*** TEXT SEGMENT ***

Thanks for the introduction.

Importance of Infrared

Heat imaging technology has been of interest to Australian Defence researchers since the 1950s when scientists in the Weapons Research Establishment at DSTG first started developing uncooled resistance bolometer arrays.

Despite DSTG ceasing this research in 1996, heat imaging technology is currently prolific in both Defence and commercial industries worldwide, and countless technologies including thermal seekers, signature analysers, thermal night vision goggles, and weapon sights rely on these infrared or heat imagers. It is therefore crucial that radiometric simulations are capable of accurately simulating infrared signals if they wish to test and evaluate these technologies.

Infrared Bands

The infrared part of the electromagnetic spectrum is beyond the red part of the visible spectrum. It is often broken down into smaller wavebands called short-wave, mid-wave, and long-wave, based on certain transmissive regions of the atmosphere. The infrared part of the spectrum has lower energy than the visible wavelengths. The Very Long Wave IR band is generally outside of the range that sensor materials can measure the radiation using photonic techniques.

Benefits of simulation

Simulations have grown to mainstream use because they allow users to synthetically generate data and test products virtually rather than physically which comes with many advantages. Some of the key benefits include that it is generally cheaper than real laboratory testing, one can generate more focused results without physical limitations, whole test cycles are quicker, and it allows for a full testing ecosystem to be generated from conception to sustainment.

Digital modelling and simulation has become crucial for the rapid advancement of new technology and is the backbone of digital engineering. One such radiometric simulation capable of simulating infrared is Infinite Studio.

*** GIVEN MATERIAL ***

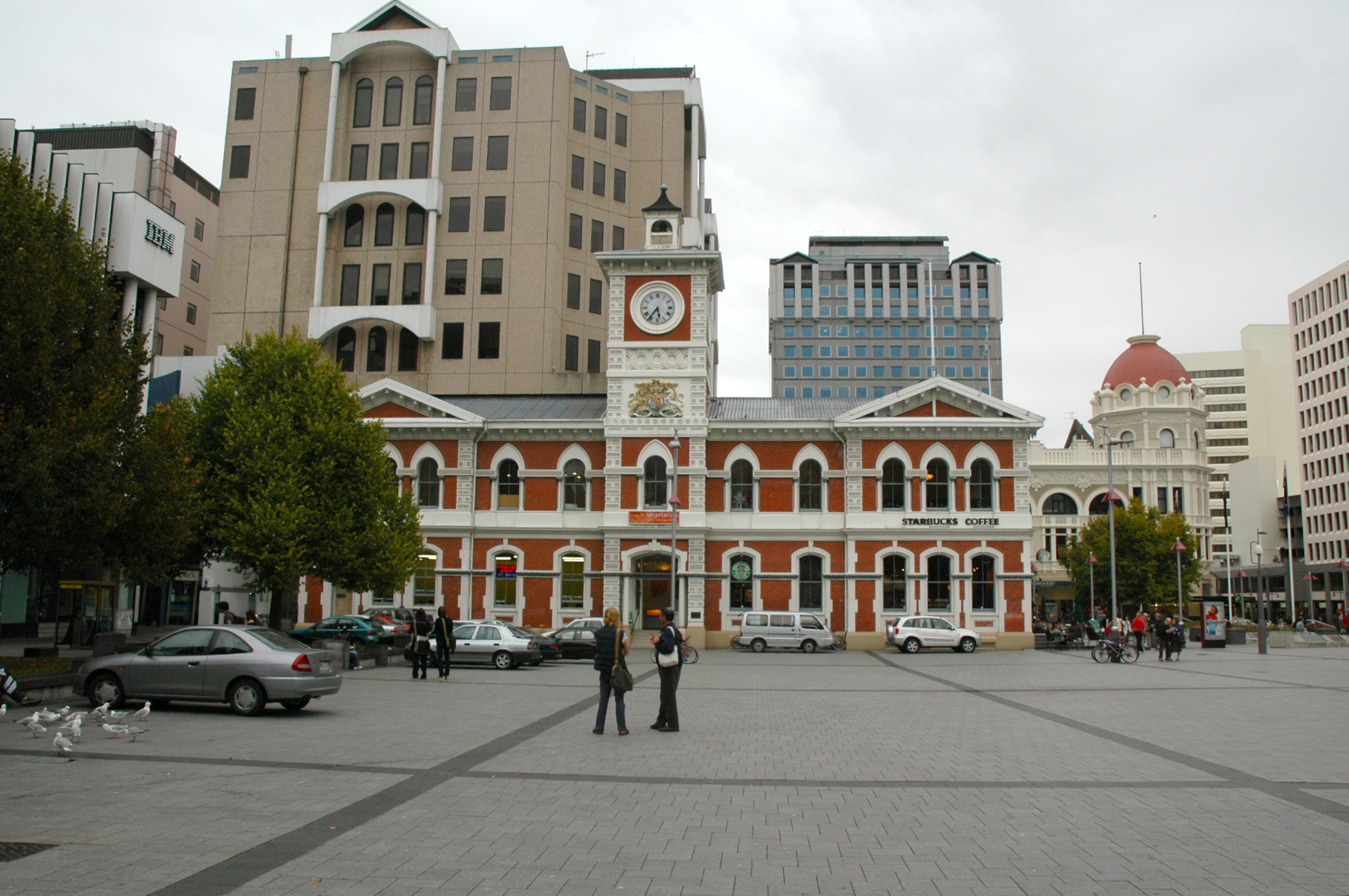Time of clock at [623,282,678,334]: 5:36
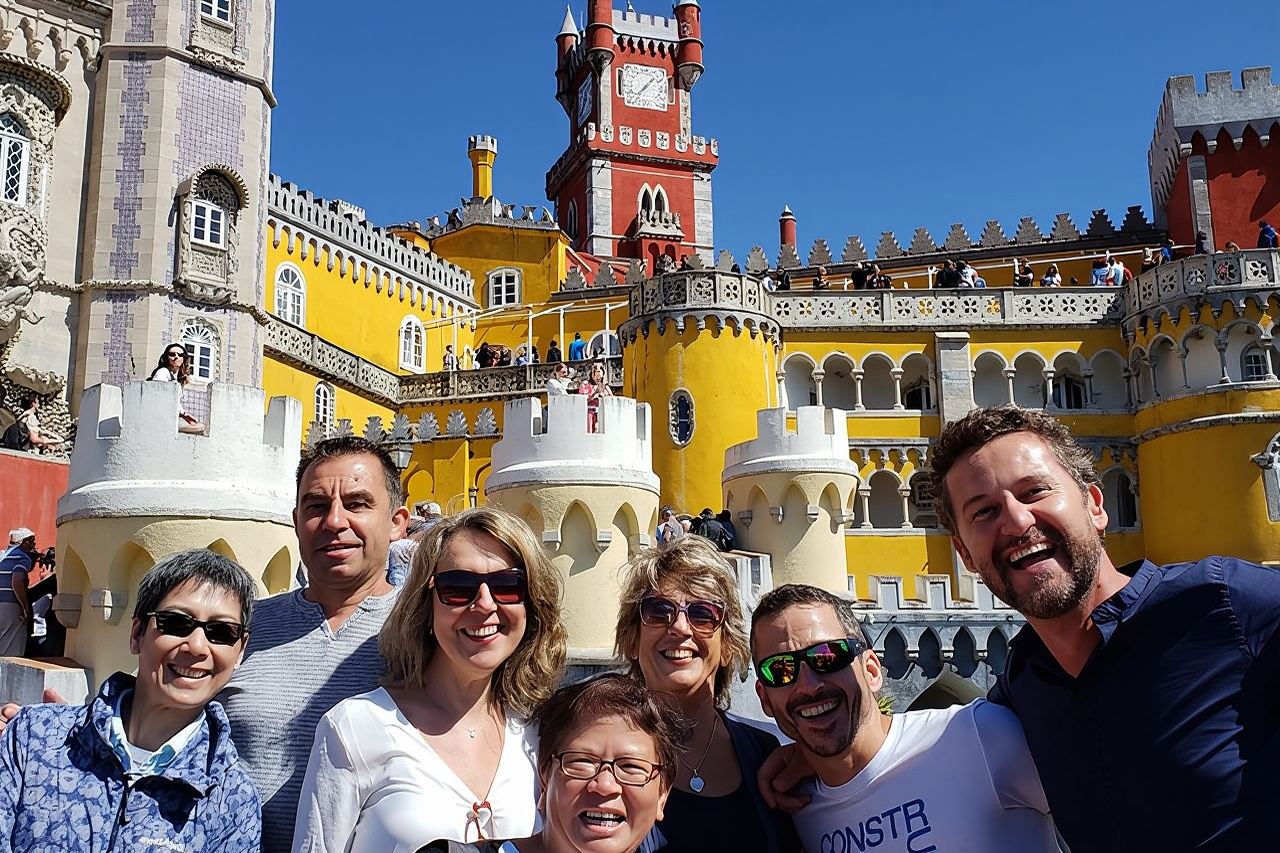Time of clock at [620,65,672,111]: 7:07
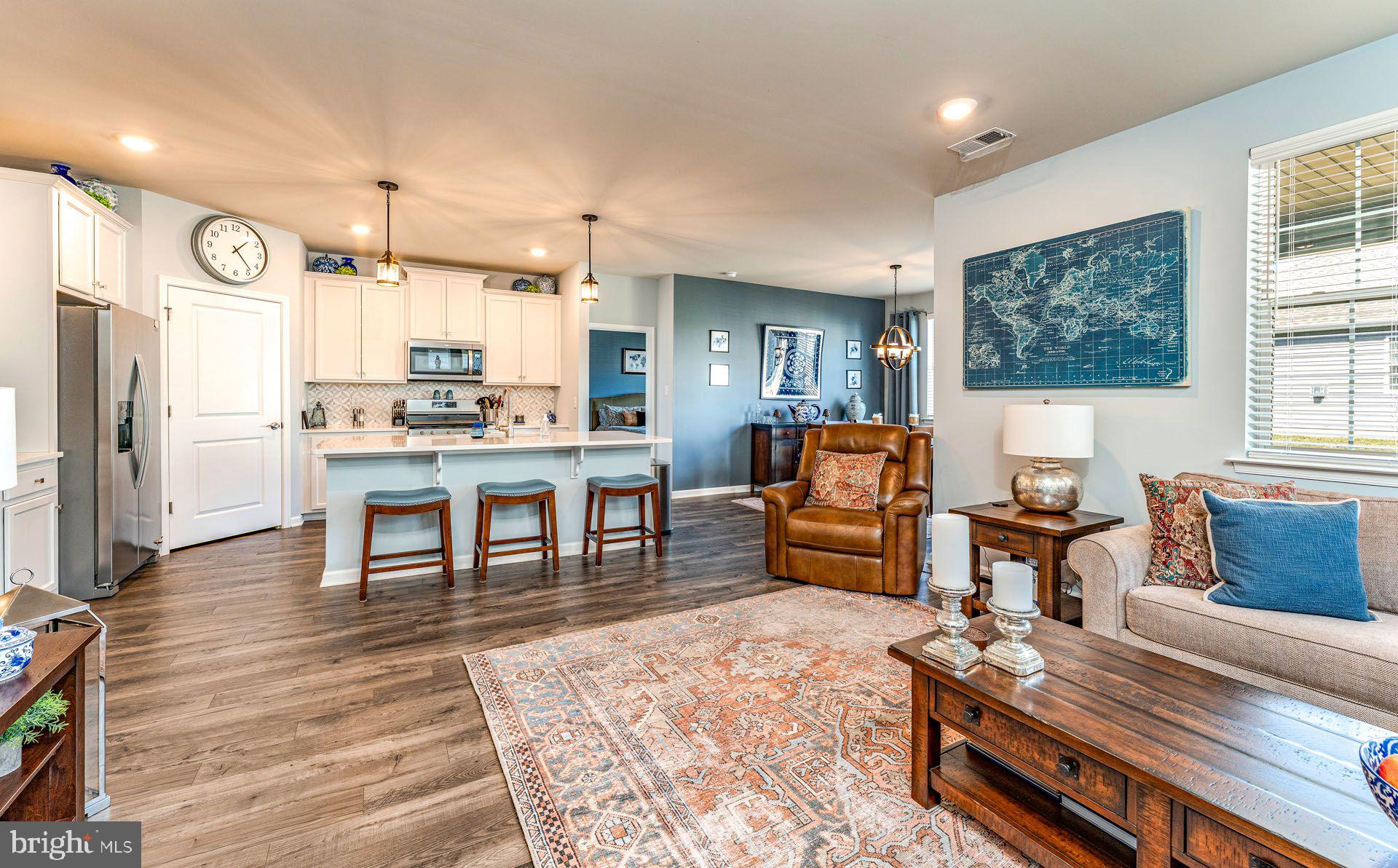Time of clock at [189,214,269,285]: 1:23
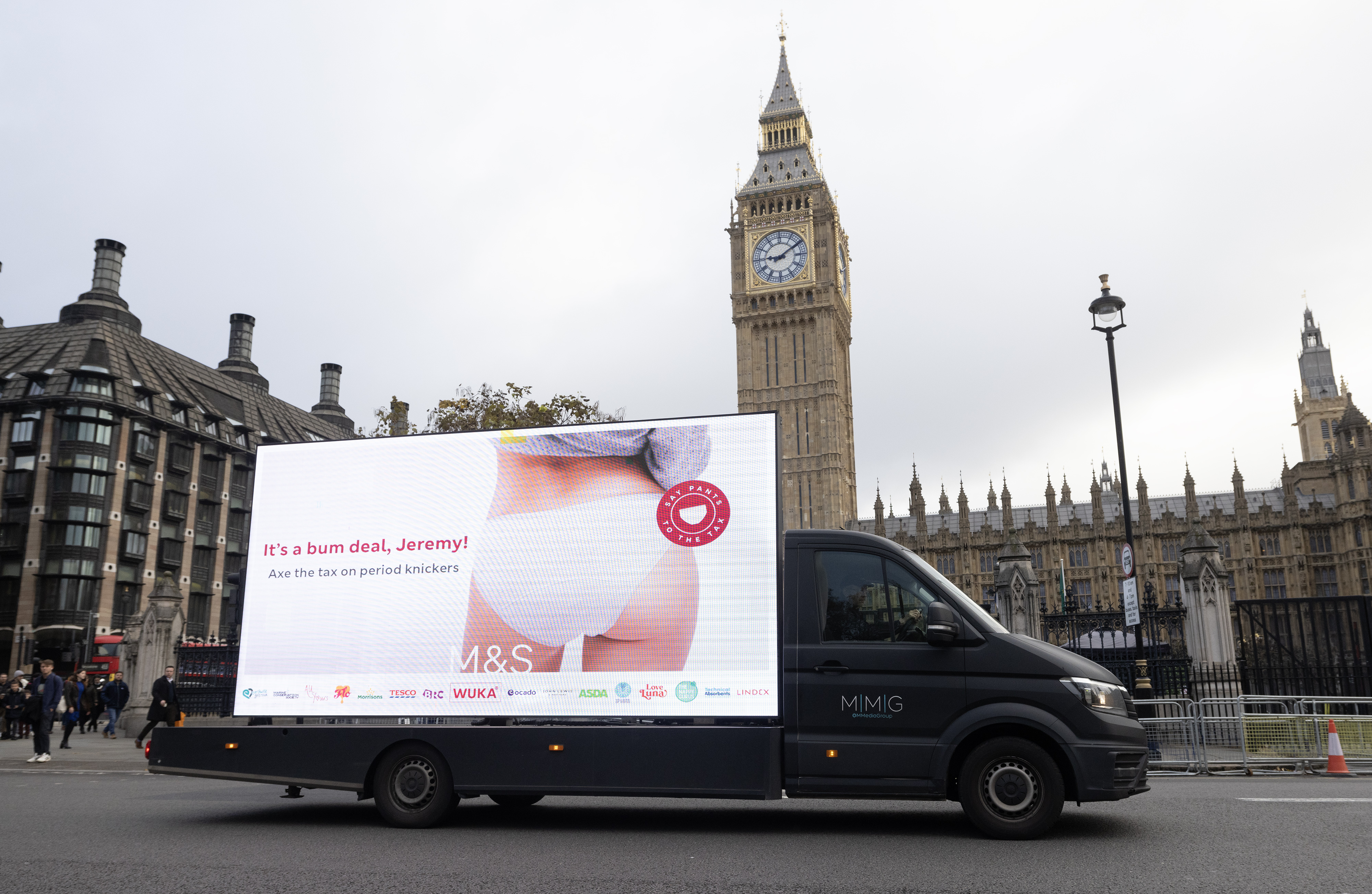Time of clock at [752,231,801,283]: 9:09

***

SET EXERCISE: Rewrite the part of the infrared text that opens with the words "Heat imaging technology has" and closes with "evaluate these technologies.", changing "prolific" to "widespread". Work from the infrared text alone, not from the lines.

WRITTEN SOLUTION:
Heat imaging technology has been of interest to Australian Defence researchers since the 1950s when scientists in the Weapons Research Establishment at DSTG first started developing uncooled resistance bolometer arrays.

Despite DSTG ceasing this research in 1996, heat imaging technology is currently widespread in both Defence and commercial industries worldwide, and countless technologies including thermal seekers, signature analysers, thermal night vision goggles, and weapon sights rely on these infrared or heat imagers. It is therefore crucial that radiometric simulations are capable of accurately simulating infrared signals if they wish to test and evaluate these technologies.